When SchemaQuench runs in WhatIf mode, the delivery algorithm performs the same FK classification and topological ordering, but no SQL is executed against the database. Instead, it logs what each table delivery would do, including which tables would be deferred, which would be delivered with retry, and which would receive a Pass 2 update.

Checkpoint and Resume

SchemaQuench tracks "Data Delivery" as a single checkpoint step per template. If delivery fails partway through (e.g., on the fifth of ten tables), the entire data delivery step re-executes on the next run. The merge-based algorithm is designed to be safely re-runnable, so tables that were already delivered are re-merged without data loss or duplication.

Content File Format

Content files use the .tabledata extension and contain a JSON array of row objects. Each object represents one row, with property names matching the column names of the source table.

[
{"AddressTypeID": 1, "Name": "Billing", "ModifiedDate": "2008-04-30T00:00:00"},
{"AddressTypeID": 2, "Name": "Home", "ModifiedDate": "2008-04-30T00:00:00"},
{"AddressTypeID": 3, "Name": "Main Office", "ModifiedDate": "2008-04-30T00:00:00"}
]

How Content Files Are Created

Content files are created by DataTongs, which queries the source database using FOR JSON AUTO with NOLOCK hints. DataTongs can also automatically configure the data delivery properties in your table JSON files when the ConfigureDataDelivery setting is enabled.

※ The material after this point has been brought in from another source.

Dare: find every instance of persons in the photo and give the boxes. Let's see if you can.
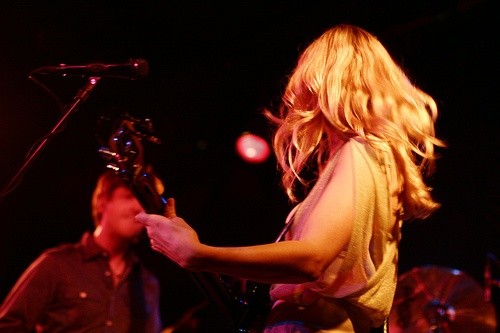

Column metadata is not stored in the content file. At delivery time, SchemaQuench queries the target database's INFORMATION_SCHEMA and sys.columns to resolve column types, nullability, and identity status. This means the content file is decoupled from the target schema -- columns can be added or removed from the table definition without regenerating the content file, as long as the match columns remain present.

Excluded Columns

The following column types are automatically excluded from content files and merge scripts:

Column Type Reason
Computed columns Values are calculated by the database engine and cannot be inserted or updated directly.
ROWGUIDCOL columns Globally unique identifiers managed by the database; excluded from both extraction and insertion.

Special Type Handling

GEOGRAPHY
Extracted as two properties per column: [Col].ToString() for the WKT representation and [Col].STSrid for the spatial reference ID. At delivery time, the value is reconstructed via geography::STGeomFromText([Col], [Col.STSrid]).

Match Column Detection

When MatchColumns is not specified, SchemaQuench auto-detects the best match columns from the target table using this priority:

  1. Primary Key -- preferred if one exists.
  2. Unique index -- selected by fewest columns, with preference for all non-nullable columns.

When nullable columns are part of the match key, they are prefixed with an asterisk in the MatchColumns value (e.g., *[NullableCol]). This tells SchemaQuench to generate IS NULL-safe equality in the ON clause: (Source.[Col] = Target.[Col] OR (Source.[Col] IS NULL AND Target.[Col] IS NULL)).